GRACETON — Up front, the plan looks great. It’s the model of cooperation between two government entities.
The Center Township supervisors and the maintenance team at Central Indiana County Water Authority look to share the work on a project on Six Flat Road, just off Route 119 south of Homer City, when the weather breaks.
The plan calls for the water authority to install several hundred feet of new pipelines and extend service to about nine homes in the area, according to authority manager Rob Nymick. The township at the same time would install new storm drain catch basins and pipes, to solve water runoff problems that have long plagued the residents, on a 900-foot stretch of the road, said township supervisor Dave “Butch” Smyers.
The beauty of the plan is cutting excavation costs by digging just once, laying both sets of pipes, and refilling the trench just once.
But for as admirably as the crews would share their work plans to move forward, they’re equally at the mercy of a force that could scrub the project this year: the excessive costs of dealing with the brutal winter weather.
“We’re over budget by about 30 percent for manpower and materials through the end of February. That’s where I’d ballpark it,” said John Bertolino, chairman of the township supervisors, at the board’s monthly meeting on Monday.
Township crews have worked overtime clearing snow and spreading anti-skid material on area roads this winter, that much is obvious.

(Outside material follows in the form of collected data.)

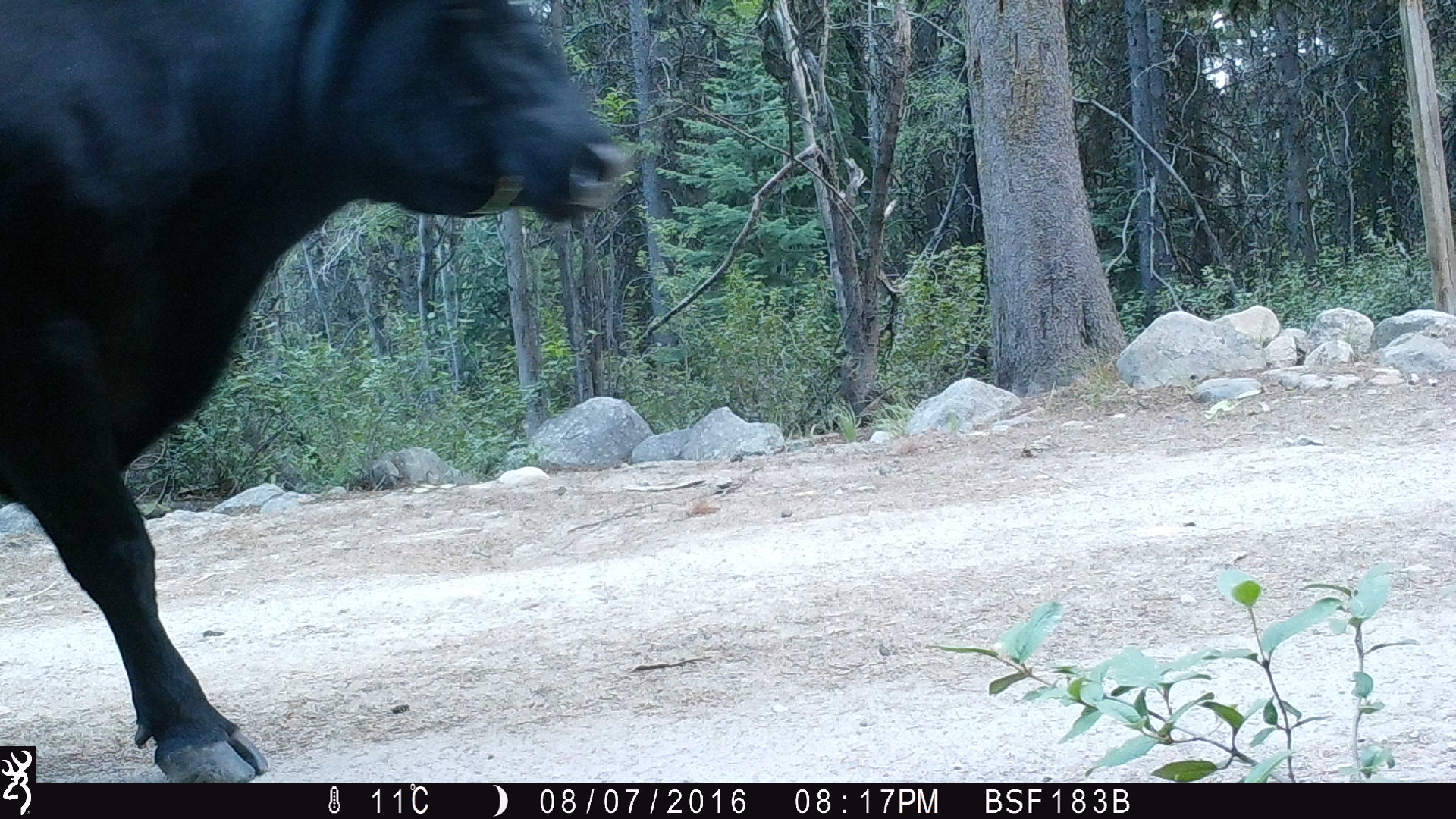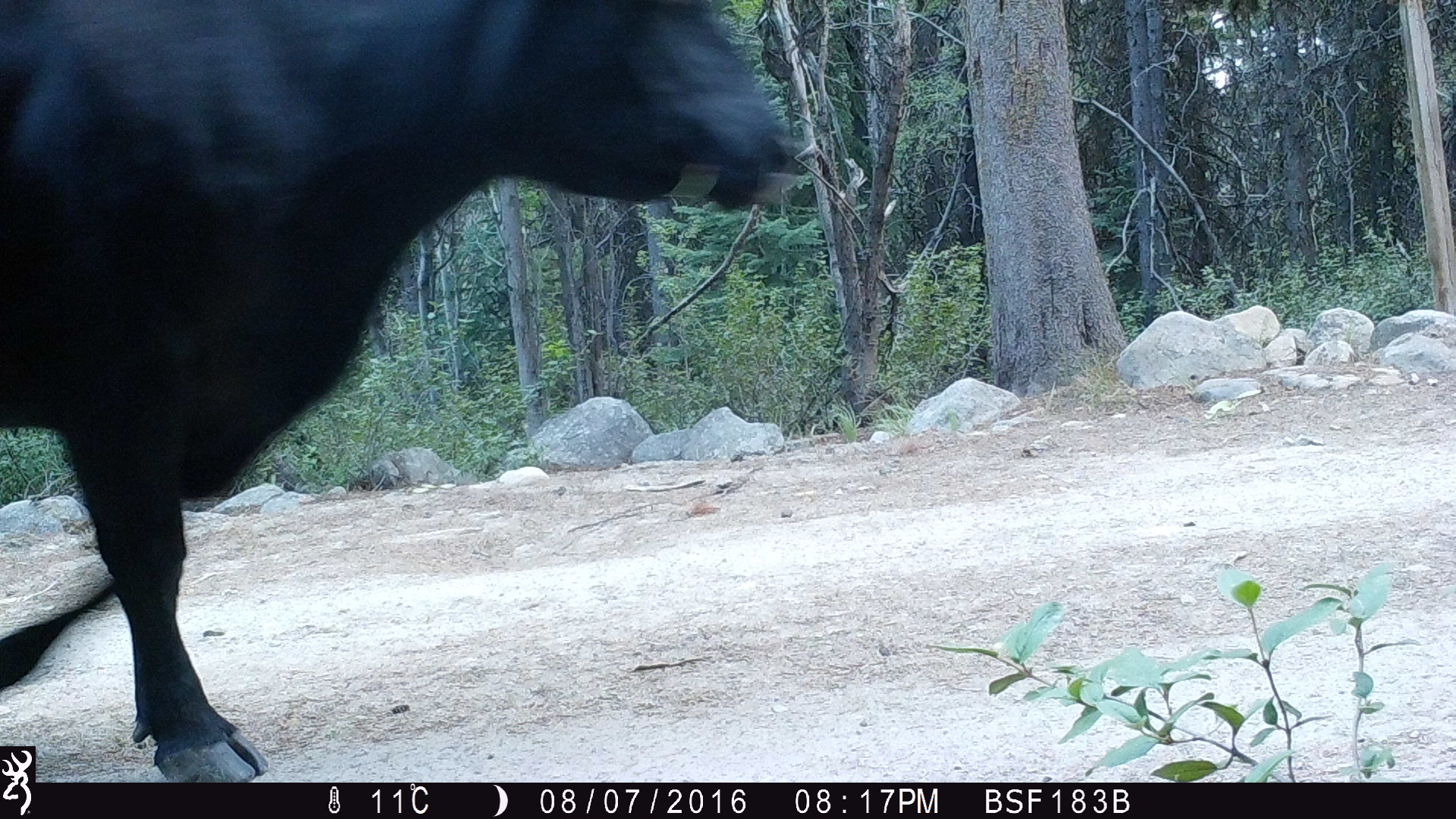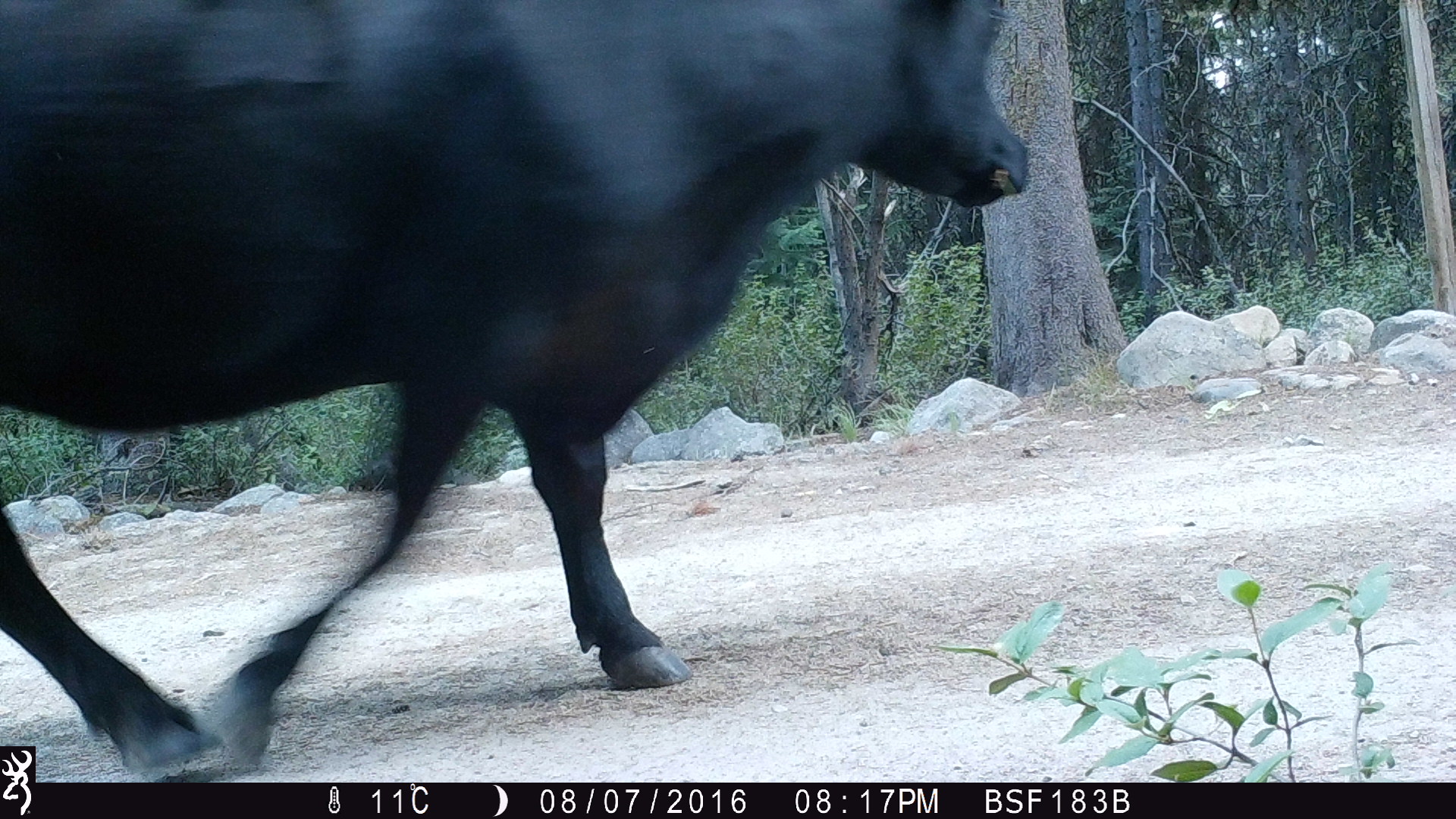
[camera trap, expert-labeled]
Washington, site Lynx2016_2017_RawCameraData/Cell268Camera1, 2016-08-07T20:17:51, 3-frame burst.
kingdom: Animalia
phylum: Chordata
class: Mammalia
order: Artiodactyla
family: Bovidae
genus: Bos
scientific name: Bos taurus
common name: domestic cattle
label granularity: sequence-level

The water authority’s problem wasn’t as apparent until a few days of mild weather broke the constant freeze. Over he past couple of weeks, CICWA has been barraged with costly breaks in the main pipelines — nine so far, Nymick said Tuesday.
“Do you have a magic wand that will reveal how many more days of snow and ice cold we’ll have?” Nymick asked. “We just don’t know how many more breaks we’ll have. We’ll see how the rest of the winter plays out and then we’ll know.”

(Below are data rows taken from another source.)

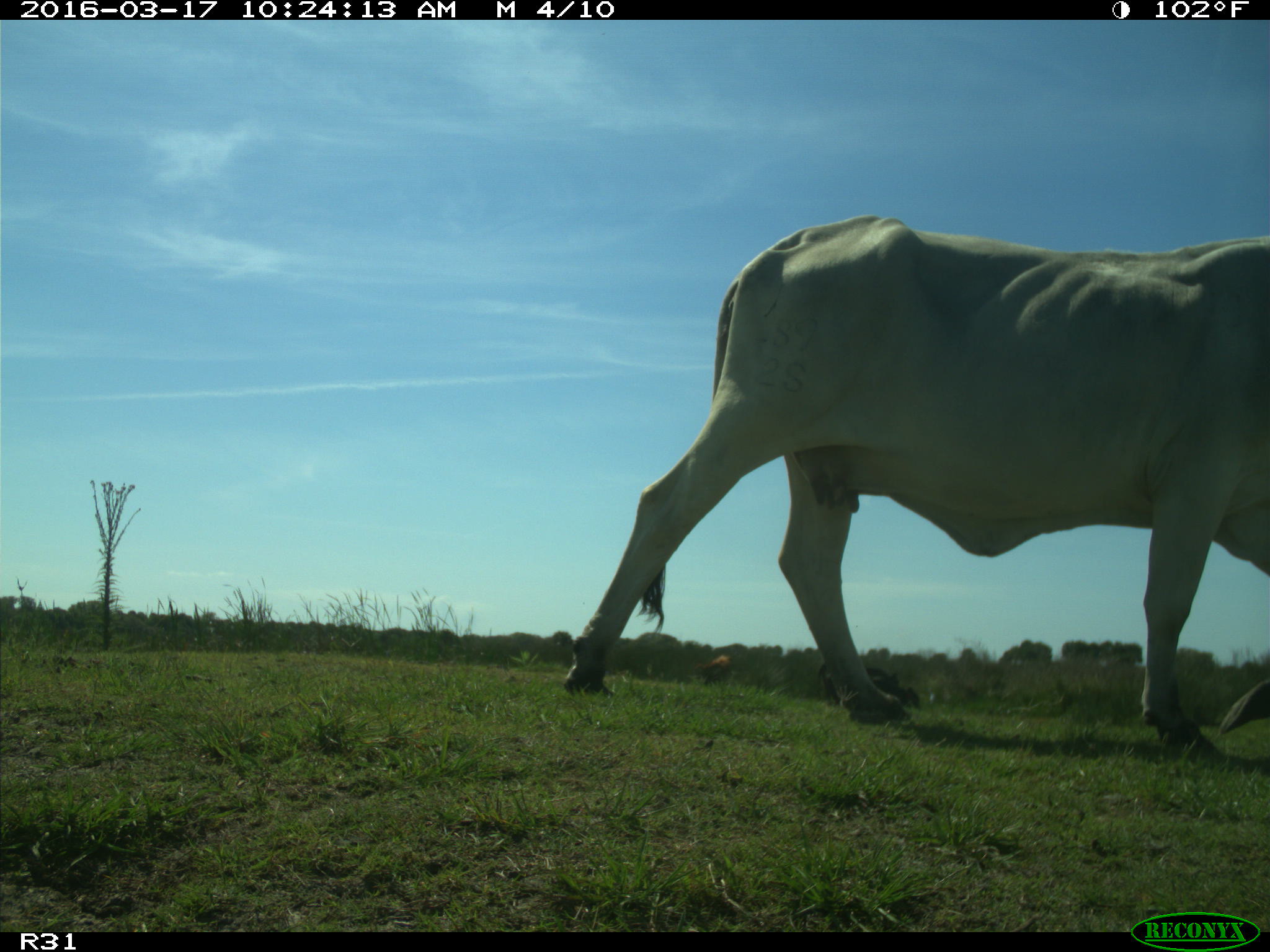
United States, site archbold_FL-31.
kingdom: Animalia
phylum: Chordata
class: Mammalia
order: Artiodactyla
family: Bovidae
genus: Bos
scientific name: Bos taurus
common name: domestic cow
Bos taurus (domestic cow).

Nymick said the authority is about to dig and replace about 740 feet of pipe in Homer City, on a line that has been plagued with three breaks and a valve malfunction — a project the authority hadn’t planned, and a very costly one.

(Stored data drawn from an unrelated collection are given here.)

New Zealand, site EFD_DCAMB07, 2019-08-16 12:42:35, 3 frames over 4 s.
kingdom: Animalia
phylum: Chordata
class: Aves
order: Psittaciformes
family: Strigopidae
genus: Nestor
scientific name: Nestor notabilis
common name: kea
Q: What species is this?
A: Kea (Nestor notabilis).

But if the weather stabilizes and the ICCWA pipes stop breaking, and if the snow stops and the township crews can rest the plows, the Six Flat Road project might get under way this year.
The full cost of the work wasn’t available.
Nymick said the water authority’s side of the work would run about $40,000 but township officials didn’t give an estimate on Monday.
Smyers said he submitted the drainage project for community development and other grants, but it didn’t qualify.
Even when a work schedule is set, Smyers said, they won’t know when it will be complete. That depends on the difficulty of the excavation in the project area, running east from Tearing Run Road.
Six Flat Road resident Ken Black urged the supervisors to make the improvements in his area.
Ultimately, the supervisors said, the project depends on two budgets.
“That’s where we are,” Bertolino said. “We’re waiting to see what the water company said. If they don’t have the amount needed for the project, then obviously we can’t start our project. What money we would have left we would allocate to finishing up some other projects in the summer.”
In other business Monday, the supervisors:
• Reported that the Pennsylvania Department of Conservation and Natural Resources is considering the township’s application for $12,500 of grant funds for a drainage improvement project along Fabin Road. If awarded, the project would be completed by May 2015, Smyers said.
• Learned from Greg Coleman, of the Graceton-Coral Sportsmen’s Club, that an unspecified natural gas pipeline company has approached the club about extending natural gas pipe-lines on club property near the baseball fields that flank Route 119. The work would be part of a project to extend gas lines from Luciusboro to the Homer City Electric Generating Station, Coleman said.
The supervisors said they would expect the utility company to assume all costs of the project and restore recreation facilities to their original or better condition at no cost to the township.
• Received a report of activity of Coral-Graceton Volunteer Fire Company for February from Fire Chief Sam McAdams.
The volunteers put in 220 man-hours of training at the Indiana County Public Safety Academy, conducted a drill at the fire station, and took classes to earn certification for hazardous-materials awareness and operations.
“It’s not required by (Pennsylvania) Labor and Industry or the federal government, but by the end of May, I expect about 70 percent of my members to have ‘hazmat ops,’” an advanced level of certification, McAdams said.
McAdams also reported that the Coral-Graceton fire department plans to hold a festival July 4 on fire station grounds, and asked the supervisors to permit the closing of First Avenue between Locust and Chestnut streets from 3 p.m. to midnight that date.
The supervisors advised McAdams to notify the Indiana County 911 dispatch center of any street closings at the time of the event.